“La línea recta es la distancia más corta entre dos puntos”. Este axioma debe ser, cuanto menos, matizado desde la física de la relatividad y la mecánica cuántica. Esta relatividad ya la conocíamos aplicada a los caminos del hombre: no siempre se llega antes cuando se toma un atajo.
Hay quien ha escrito sobre “los renglones torcidos de Dios”: Él sabe escribir recto con renglones torcidos; entre otras cosas, porque es la forma de poder compaginar su libertad todopoderosa con la libertad del hombre.
Este es el tema que nos propone como reflexión la jornada que ayer, y también hoy, celebra nuestra tradición secular: la santidad.
Ya nos decía Aristóteles que todos los seres humanos buscan la felicidad, en lo que no se ponen de acuerdo es en el modo de conseguirla, en el método adecuado para adquirirla.
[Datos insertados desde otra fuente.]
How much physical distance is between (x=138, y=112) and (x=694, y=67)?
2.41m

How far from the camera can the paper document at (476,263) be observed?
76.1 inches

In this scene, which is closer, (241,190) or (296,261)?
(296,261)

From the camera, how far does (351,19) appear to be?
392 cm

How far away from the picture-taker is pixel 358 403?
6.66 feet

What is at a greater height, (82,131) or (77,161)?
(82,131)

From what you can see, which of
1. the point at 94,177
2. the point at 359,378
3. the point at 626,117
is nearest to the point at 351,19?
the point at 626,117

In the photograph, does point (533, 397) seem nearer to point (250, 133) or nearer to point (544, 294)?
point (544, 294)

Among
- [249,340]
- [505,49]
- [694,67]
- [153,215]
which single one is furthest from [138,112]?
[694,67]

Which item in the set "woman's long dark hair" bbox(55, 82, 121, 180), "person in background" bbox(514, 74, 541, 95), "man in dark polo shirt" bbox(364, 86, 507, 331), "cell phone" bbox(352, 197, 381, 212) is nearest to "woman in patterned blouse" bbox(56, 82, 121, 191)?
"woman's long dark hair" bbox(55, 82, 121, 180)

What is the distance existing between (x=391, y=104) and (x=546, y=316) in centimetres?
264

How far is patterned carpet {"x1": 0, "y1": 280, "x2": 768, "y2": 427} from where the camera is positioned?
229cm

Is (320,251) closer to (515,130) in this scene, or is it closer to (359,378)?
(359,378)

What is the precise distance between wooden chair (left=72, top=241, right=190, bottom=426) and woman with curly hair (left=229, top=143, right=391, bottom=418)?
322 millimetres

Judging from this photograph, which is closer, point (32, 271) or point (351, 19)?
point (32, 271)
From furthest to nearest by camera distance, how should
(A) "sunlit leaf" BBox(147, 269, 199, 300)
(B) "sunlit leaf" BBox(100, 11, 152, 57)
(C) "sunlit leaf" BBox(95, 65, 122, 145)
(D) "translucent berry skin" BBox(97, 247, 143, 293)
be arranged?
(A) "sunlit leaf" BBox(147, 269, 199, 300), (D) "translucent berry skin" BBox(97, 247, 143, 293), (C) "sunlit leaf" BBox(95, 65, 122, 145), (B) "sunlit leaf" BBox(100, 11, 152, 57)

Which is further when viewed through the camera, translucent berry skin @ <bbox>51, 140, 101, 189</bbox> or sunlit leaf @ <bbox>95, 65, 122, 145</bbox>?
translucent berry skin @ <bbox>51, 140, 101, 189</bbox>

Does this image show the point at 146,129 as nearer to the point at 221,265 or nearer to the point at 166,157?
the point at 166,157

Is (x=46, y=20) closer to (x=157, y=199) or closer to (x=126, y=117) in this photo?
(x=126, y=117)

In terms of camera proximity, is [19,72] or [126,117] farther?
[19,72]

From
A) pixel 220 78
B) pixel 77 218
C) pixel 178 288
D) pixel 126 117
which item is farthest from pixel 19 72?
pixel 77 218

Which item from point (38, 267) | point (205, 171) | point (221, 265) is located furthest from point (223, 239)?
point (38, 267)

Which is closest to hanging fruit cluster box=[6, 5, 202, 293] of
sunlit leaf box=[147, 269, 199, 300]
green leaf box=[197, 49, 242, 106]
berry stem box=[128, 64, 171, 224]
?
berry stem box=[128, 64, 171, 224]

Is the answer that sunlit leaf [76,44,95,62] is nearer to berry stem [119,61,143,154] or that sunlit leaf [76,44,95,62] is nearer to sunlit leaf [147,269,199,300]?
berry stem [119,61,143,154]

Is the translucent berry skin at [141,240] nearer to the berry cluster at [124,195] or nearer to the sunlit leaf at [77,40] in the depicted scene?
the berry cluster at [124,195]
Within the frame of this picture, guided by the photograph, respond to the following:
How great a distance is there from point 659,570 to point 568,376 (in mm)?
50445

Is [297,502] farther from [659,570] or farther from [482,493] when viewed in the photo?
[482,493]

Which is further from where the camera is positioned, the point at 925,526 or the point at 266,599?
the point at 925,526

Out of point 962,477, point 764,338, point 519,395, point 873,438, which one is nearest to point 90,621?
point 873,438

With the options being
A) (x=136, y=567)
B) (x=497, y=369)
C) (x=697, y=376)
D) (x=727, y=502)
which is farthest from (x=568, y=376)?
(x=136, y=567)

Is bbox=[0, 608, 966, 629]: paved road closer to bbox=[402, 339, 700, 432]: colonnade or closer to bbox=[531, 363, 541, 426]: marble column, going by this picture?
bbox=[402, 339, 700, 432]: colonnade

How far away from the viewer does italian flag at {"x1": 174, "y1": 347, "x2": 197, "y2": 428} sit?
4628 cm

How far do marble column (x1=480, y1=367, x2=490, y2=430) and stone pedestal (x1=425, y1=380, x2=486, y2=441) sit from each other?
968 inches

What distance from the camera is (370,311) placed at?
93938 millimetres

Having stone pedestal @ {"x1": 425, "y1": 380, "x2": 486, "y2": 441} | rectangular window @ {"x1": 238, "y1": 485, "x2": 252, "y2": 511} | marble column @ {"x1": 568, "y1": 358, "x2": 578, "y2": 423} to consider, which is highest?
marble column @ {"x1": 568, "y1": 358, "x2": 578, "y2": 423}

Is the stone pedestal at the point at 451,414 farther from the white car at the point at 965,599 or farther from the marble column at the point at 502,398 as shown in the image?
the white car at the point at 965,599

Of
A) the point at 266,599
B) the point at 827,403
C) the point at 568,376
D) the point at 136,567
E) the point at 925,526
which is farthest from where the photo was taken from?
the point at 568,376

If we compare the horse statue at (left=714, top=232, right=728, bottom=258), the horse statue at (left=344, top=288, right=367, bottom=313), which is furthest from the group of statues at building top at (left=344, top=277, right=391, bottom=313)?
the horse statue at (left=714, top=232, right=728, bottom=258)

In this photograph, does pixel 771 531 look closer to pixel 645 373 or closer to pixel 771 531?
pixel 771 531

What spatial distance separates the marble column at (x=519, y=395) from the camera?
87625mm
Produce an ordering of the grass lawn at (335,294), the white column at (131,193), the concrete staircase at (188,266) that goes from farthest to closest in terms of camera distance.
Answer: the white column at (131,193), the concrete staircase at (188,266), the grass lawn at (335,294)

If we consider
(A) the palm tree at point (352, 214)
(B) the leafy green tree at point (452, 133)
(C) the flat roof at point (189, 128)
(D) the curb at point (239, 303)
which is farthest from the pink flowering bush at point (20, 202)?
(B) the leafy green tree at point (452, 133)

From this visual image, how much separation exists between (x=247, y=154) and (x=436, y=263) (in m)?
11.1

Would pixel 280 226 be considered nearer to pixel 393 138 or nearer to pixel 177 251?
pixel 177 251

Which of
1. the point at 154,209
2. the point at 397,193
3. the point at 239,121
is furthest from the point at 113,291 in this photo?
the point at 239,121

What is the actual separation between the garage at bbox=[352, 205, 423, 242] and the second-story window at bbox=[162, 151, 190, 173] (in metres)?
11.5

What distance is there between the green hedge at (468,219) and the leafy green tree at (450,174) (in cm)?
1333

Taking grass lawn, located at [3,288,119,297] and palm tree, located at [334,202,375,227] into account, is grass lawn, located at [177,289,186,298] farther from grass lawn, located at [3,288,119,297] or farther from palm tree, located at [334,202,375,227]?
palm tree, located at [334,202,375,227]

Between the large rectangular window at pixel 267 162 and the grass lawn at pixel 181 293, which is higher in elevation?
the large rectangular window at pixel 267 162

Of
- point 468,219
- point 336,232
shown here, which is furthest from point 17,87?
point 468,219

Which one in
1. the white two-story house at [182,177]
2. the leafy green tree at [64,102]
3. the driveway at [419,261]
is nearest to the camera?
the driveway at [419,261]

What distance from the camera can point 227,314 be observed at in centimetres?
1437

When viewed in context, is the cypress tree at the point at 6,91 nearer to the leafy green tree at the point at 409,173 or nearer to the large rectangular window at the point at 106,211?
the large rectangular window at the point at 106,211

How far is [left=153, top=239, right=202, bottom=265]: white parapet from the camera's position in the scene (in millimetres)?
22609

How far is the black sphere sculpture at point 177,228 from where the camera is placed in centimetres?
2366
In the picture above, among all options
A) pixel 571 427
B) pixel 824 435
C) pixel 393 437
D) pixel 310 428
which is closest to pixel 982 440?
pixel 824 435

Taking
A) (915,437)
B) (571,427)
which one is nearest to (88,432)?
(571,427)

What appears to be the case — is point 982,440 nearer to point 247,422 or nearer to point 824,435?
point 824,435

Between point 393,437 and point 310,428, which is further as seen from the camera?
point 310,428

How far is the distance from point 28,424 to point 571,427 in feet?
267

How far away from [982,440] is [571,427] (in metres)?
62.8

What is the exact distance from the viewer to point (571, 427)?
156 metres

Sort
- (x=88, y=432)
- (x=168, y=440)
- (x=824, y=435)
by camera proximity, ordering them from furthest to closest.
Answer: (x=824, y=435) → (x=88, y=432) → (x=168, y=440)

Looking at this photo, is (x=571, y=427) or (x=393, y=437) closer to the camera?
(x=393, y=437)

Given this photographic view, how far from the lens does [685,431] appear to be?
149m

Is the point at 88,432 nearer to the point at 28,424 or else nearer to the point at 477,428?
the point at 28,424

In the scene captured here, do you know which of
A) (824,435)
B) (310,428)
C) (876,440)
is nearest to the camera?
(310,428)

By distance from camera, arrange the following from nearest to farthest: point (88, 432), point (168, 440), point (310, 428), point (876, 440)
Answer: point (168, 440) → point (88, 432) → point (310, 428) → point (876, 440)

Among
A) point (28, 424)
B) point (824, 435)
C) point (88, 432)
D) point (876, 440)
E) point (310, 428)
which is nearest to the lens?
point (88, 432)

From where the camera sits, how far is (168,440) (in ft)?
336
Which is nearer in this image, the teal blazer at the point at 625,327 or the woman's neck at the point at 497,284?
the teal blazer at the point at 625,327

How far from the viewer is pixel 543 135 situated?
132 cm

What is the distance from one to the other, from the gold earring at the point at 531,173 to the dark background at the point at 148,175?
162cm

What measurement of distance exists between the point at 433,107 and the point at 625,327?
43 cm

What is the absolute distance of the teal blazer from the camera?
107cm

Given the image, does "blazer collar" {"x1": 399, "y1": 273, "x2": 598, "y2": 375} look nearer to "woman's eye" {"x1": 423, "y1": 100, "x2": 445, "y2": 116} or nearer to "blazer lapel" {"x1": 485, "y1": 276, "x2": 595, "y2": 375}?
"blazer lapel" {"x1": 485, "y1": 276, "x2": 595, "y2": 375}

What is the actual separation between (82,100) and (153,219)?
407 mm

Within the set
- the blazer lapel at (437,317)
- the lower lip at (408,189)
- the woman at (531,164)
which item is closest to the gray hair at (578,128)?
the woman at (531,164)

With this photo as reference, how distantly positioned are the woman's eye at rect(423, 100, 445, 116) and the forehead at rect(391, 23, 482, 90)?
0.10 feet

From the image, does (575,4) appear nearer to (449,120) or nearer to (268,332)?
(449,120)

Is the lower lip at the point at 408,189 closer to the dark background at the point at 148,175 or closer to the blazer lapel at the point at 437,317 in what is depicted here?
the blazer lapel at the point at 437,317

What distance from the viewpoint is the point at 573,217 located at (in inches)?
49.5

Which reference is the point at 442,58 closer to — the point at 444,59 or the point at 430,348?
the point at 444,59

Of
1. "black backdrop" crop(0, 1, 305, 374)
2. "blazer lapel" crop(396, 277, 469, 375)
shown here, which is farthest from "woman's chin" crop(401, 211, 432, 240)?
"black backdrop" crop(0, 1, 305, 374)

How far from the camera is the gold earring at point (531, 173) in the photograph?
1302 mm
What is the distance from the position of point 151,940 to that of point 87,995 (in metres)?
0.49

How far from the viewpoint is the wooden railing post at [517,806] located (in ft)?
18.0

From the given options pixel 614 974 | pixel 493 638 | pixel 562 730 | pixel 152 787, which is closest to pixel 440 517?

La santidad es, precisamente, el método principal que nos propone la tradición cristiana; es verdad que, proponiéndolo, pone un poco en duda la misma afirmación de Aristóteles.
El camino a la felicidad no es una línea recta: esta es la esencia de la santidad; pasa por el otro, por la búsqueda de la felicidad del otro: solo entonces llega, como fruto maduro, la propia felicidad.
Desde una perspectiva más directamente cristiana, la santidad nos dice que la propia felicidad pasa por la búsqueda de la gloria de Dios, de su voluntad.
Creo que, cuando se busca la felicidad propia para poder así cumplir la voluntad de Dios, el camino yerra. En cambio, cuando se busca primero la gloria de Dios –“el Reino de Dios y su justicia, decía Jesús”– lo demás llega por añadidura.
Cuando alguien se busca a sí mismo, por encima de todo, acaba encontrando no otra cosa que a él mismo, y esta soledad última es un muro frente a la felicidad.
Pienso que este ha sido uno de los dramas de la modernidad: convertir en línea recta lo que es más complejo, buscar al individuo por encima de todo, pretender como horizonte supremo de la vida el propio bienestar. Para conseguir el fruto es necesario cuidar la planta. Ha sido la victoria del capitalismo en todos los órdenes de la vida, también en el moral: buscar el propio beneficio es lo mejor para la sociedad.
La vida rápida y fácil que nos proporciona la técnica nos ha hecho pensar que los caminos del hombre también son fáciles, que la ruta de la felicidad es también rápida y simple.
Otros son los caminos que el hombre intuye en los mecanismos del espíritu. La senda que nos propone la santidad no es otra que la dinámica del amor: salir al otro para ser yo mismo, buscar su rostro para poder reconocerme, construir su felicidad para hallar mi propio gozo. Nos lo dijo el gran maestro de Nazaret: “Quien quiera salvar su vida, la perderá; quien la pierda por mí y por el evangelio, la encontrará”. Él mismo vivió en propia carne el camino que propuso: “No hay mayor amor que dar la vida por los amigos; vosotros sois mis amigos”. Hablaba de esta amistad unas horas antes de ser levantado en la cruz.
Cuando este maestro comenzó a predicar, en las laderas de un monte de Galilea, sus primeras palabras fueron para los últimos y no se cansó de repetir, hasta ocho veces, “felices vosotros”, bienaventurados. Él vino a responder al gran Aristóteles, también a Moisés y a todos los profetas: ofreció un camino de dicha que vivió hasta la entrega de la propia vida.
Santos son aquellos que se han olvidado de sí y han buscado a Dios por encima de todo; esta búsqueda les ha llevado al hermano: solo entonces han encontrado la clave de sus propias vidas.